AIM:
Rewrite every one of the records below, replacing each occurrence of "camera" with "lens" and keeping everything else unchanged. Omit the pictures from your answer.

RECORD LIST:
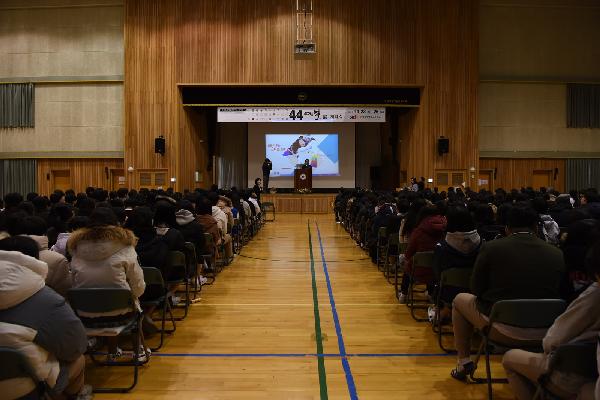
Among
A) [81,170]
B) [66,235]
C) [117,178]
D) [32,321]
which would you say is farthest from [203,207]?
[81,170]

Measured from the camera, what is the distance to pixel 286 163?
2241 centimetres

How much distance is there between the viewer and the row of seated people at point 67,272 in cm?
263

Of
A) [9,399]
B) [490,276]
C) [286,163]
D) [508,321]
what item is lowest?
[9,399]

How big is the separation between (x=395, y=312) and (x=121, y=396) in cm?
341

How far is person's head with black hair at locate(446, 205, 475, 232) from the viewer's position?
4520 millimetres

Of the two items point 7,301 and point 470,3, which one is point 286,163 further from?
point 7,301

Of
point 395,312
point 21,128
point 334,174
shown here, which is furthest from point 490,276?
point 21,128

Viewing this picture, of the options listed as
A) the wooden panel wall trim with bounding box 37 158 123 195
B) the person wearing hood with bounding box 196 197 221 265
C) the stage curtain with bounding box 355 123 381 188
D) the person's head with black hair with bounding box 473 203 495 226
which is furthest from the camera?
the stage curtain with bounding box 355 123 381 188

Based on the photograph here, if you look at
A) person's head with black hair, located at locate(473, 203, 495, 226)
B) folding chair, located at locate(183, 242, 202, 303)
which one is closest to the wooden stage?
folding chair, located at locate(183, 242, 202, 303)

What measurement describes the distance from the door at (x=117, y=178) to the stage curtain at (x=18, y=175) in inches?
121

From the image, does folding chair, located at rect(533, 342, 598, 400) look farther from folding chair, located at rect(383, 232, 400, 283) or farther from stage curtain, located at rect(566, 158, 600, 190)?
stage curtain, located at rect(566, 158, 600, 190)

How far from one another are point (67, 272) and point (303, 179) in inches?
699

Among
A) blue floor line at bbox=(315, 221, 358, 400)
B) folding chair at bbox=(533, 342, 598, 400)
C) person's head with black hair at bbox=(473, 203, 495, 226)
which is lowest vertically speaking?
blue floor line at bbox=(315, 221, 358, 400)

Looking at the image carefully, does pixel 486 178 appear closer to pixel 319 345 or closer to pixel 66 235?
pixel 319 345
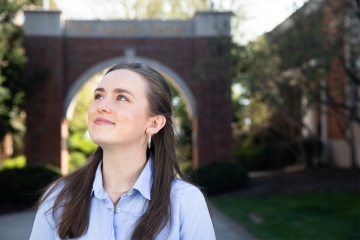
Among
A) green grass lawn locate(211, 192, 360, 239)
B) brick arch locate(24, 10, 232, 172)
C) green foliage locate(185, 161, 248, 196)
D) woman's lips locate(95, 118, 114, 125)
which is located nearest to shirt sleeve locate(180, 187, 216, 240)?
woman's lips locate(95, 118, 114, 125)

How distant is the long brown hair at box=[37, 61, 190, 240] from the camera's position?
217cm

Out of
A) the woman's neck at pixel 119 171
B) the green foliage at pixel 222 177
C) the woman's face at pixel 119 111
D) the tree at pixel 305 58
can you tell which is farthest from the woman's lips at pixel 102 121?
the green foliage at pixel 222 177

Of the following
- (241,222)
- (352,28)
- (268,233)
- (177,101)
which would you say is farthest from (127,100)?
(177,101)

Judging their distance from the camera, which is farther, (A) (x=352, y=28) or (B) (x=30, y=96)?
(B) (x=30, y=96)

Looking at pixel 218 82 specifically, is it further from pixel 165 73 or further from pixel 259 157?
pixel 259 157

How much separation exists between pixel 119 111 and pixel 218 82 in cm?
1319

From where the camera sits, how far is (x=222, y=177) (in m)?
13.3

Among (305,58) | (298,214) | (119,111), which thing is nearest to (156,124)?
(119,111)

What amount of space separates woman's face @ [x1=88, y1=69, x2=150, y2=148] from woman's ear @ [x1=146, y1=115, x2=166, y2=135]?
5 centimetres

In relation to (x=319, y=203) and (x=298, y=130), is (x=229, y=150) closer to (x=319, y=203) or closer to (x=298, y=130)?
(x=319, y=203)

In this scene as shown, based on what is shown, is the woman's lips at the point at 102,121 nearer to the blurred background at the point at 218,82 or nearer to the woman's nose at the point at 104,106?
the woman's nose at the point at 104,106

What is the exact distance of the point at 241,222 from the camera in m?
9.55

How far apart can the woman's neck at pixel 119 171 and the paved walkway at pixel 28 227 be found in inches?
A: 247

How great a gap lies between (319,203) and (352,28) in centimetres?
425
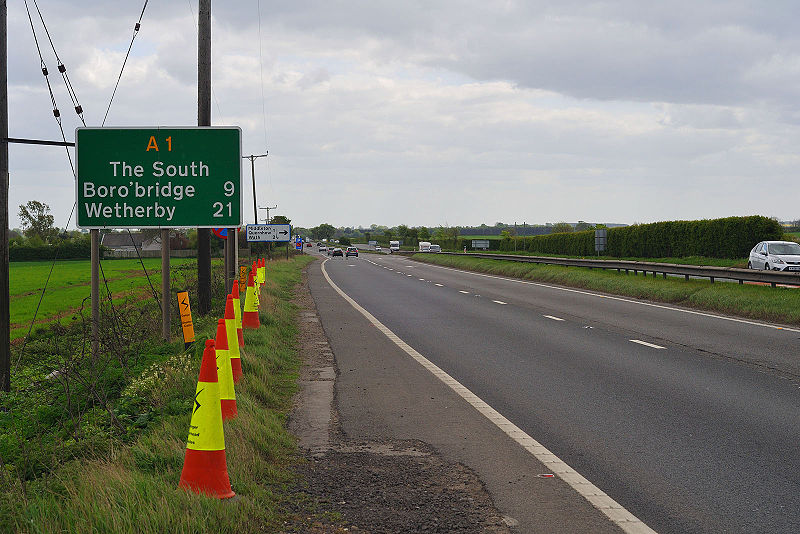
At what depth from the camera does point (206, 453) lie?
495 centimetres

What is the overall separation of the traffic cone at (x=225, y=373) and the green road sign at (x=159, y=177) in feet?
20.5

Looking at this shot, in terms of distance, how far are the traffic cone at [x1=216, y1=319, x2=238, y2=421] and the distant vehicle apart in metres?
27.2

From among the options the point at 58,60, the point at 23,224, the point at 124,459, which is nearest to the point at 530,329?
the point at 58,60

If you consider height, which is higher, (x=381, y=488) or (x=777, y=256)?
(x=777, y=256)

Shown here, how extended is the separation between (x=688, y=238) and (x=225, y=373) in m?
40.2

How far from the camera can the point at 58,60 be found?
12.9 metres

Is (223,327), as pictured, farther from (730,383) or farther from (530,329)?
(530,329)

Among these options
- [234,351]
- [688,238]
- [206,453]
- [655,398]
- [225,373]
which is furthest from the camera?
[688,238]

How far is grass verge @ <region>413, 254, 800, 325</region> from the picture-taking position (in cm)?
1786

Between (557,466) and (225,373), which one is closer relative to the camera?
(557,466)

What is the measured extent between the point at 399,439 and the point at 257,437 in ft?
4.26

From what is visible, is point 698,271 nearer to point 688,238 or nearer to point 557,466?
point 557,466

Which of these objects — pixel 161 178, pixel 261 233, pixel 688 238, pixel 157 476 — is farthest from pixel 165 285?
pixel 261 233

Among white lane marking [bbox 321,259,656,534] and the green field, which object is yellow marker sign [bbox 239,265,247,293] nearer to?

EXERCISE RESULT:
Among
A) [81,170]
B) [66,235]
C) [117,178]
D) [32,321]
which would you say is farthest from [203,207]?
[81,170]

Measured from the lens, what is the distance to pixel 286 163?
2241 centimetres

How much distance is there between the viewer and the row of seated people at point 67,272 in cm?
263

Of
A) [9,399]
B) [490,276]
C) [286,163]
D) [508,321]
what item is lowest?
[9,399]

How big is the separation between (x=395, y=312) and (x=121, y=396) in cm?
341

How far is person's head with black hair at locate(446, 205, 475, 232) from the viewer's position?
4520 millimetres

Of the two items point 7,301 and point 470,3, which one is point 286,163 further from?
point 7,301

Of
point 395,312
point 21,128
point 334,174
shown here, which is furthest from point 490,276?
point 21,128

Viewing this picture, of the options listed as
A) the wooden panel wall trim with bounding box 37 158 123 195
B) the person wearing hood with bounding box 196 197 221 265
C) the stage curtain with bounding box 355 123 381 188
D) the person's head with black hair with bounding box 473 203 495 226
which is furthest from the lens?
the stage curtain with bounding box 355 123 381 188

Based on the photograph here, if you look at
A) person's head with black hair, located at locate(473, 203, 495, 226)
B) folding chair, located at locate(183, 242, 202, 303)
which one is closest to the wooden stage?
folding chair, located at locate(183, 242, 202, 303)

What measurement describes the distance from the door at (x=117, y=178) to the stage curtain at (x=18, y=175) in inches?
121

From the image, does folding chair, located at rect(533, 342, 598, 400) look farther from folding chair, located at rect(383, 232, 400, 283) or farther from stage curtain, located at rect(566, 158, 600, 190)?
stage curtain, located at rect(566, 158, 600, 190)

How far from one another are point (67, 272) and point (303, 179) in inches?
699

Among
A) blue floor line at bbox=(315, 221, 358, 400)
B) folding chair at bbox=(533, 342, 598, 400)
C) person's head with black hair at bbox=(473, 203, 495, 226)
which is lowest vertically speaking?
blue floor line at bbox=(315, 221, 358, 400)

Looking at the image carefully, does pixel 486 178 appear closer to pixel 319 345 or closer to pixel 66 235?
pixel 319 345
Among
A) green grass lawn locate(211, 192, 360, 239)
B) brick arch locate(24, 10, 232, 172)
C) green foliage locate(185, 161, 248, 196)
D) woman's lips locate(95, 118, 114, 125)
which is located nearest to shirt sleeve locate(180, 187, 216, 240)?
woman's lips locate(95, 118, 114, 125)

How distant is the long brown hair at box=[37, 61, 190, 240] from the lens's position?
217cm

Out of
A) the woman's neck at pixel 119 171
B) the green foliage at pixel 222 177
C) the woman's face at pixel 119 111
D) the tree at pixel 305 58
can you tell which is farthest from the woman's lips at pixel 102 121?
the green foliage at pixel 222 177

Of the following
- (241,222)
- (352,28)
- (268,233)
- (177,101)
which would you say is farthest from (127,100)?
(177,101)

Judging their distance from the lens, which is farther, (A) (x=352, y=28) or (B) (x=30, y=96)?
(B) (x=30, y=96)

Looking at pixel 218 82 specifically, is it further from pixel 165 73 or further from pixel 259 157?
pixel 259 157

How much separation exists between pixel 119 111 and pixel 218 82 in cm?
1319

From where the lens sits, how far is (x=222, y=177) (in m)?
13.3

Among (305,58) | (298,214) | (119,111), which thing is nearest to (156,124)?
(119,111)

What amount of space separates woman's face @ [x1=88, y1=69, x2=150, y2=148] from woman's ear @ [x1=146, y1=115, x2=166, y2=135]?
5 centimetres

In relation to (x=319, y=203) and (x=298, y=130), is (x=229, y=150) closer to (x=319, y=203) or closer to (x=298, y=130)?
(x=319, y=203)

In this scene as shown, based on what is shown, is the woman's lips at the point at 102,121 nearer to the blurred background at the point at 218,82 or nearer to the woman's nose at the point at 104,106?
the woman's nose at the point at 104,106

What is the exact distance of the point at 241,222 from the lens in m?
9.55

How far apart can the woman's neck at pixel 119 171 and the paved walkway at pixel 28 227 be found in inches?
A: 247

How great a gap lies between (319,203) and (352,28) in centimetres?
425
At what depth from the lens does point (206, 453) lie?
495 centimetres

What is the overall separation of the traffic cone at (x=225, y=373) and the green road sign at (x=159, y=177) in feet?
20.5

Looking at this shot, in terms of distance, how far are the traffic cone at [x1=216, y1=319, x2=238, y2=421] and the distant vehicle apart in metres?
27.2

From among the options the point at 58,60, the point at 23,224, the point at 124,459, which is nearest to the point at 530,329?
the point at 58,60

If you consider height, which is higher, (x=381, y=488) or (x=777, y=256)?
(x=777, y=256)

Shown here, how extended is the separation between (x=688, y=238) and (x=225, y=373) in m?
40.2

How far from the lens can the point at 58,60 be found?
12.9 metres

Is (223,327), as pictured, farther from (730,383) or farther from (530,329)?
(530,329)

Among these options
- [234,351]
- [688,238]
- [206,453]
- [655,398]
- [225,373]
which is furthest from the lens?
[688,238]

How far is grass verge @ <region>413, 254, 800, 325</region> from the picture-taking position (in cm)?
1786

Between (557,466) and (225,373), which one is closer relative to the lens?
(557,466)

What is the measured extent between the point at 399,439 and the point at 257,437 in ft?
4.26

From what is visible, is point 698,271 nearer to point 688,238 or nearer to point 557,466?
point 557,466

Which of these objects — pixel 161 178, pixel 261 233, pixel 688 238, pixel 157 476 — is farthest from pixel 165 285?
pixel 261 233

Among white lane marking [bbox 321,259,656,534] and the green field, which object is yellow marker sign [bbox 239,265,247,293] nearer to?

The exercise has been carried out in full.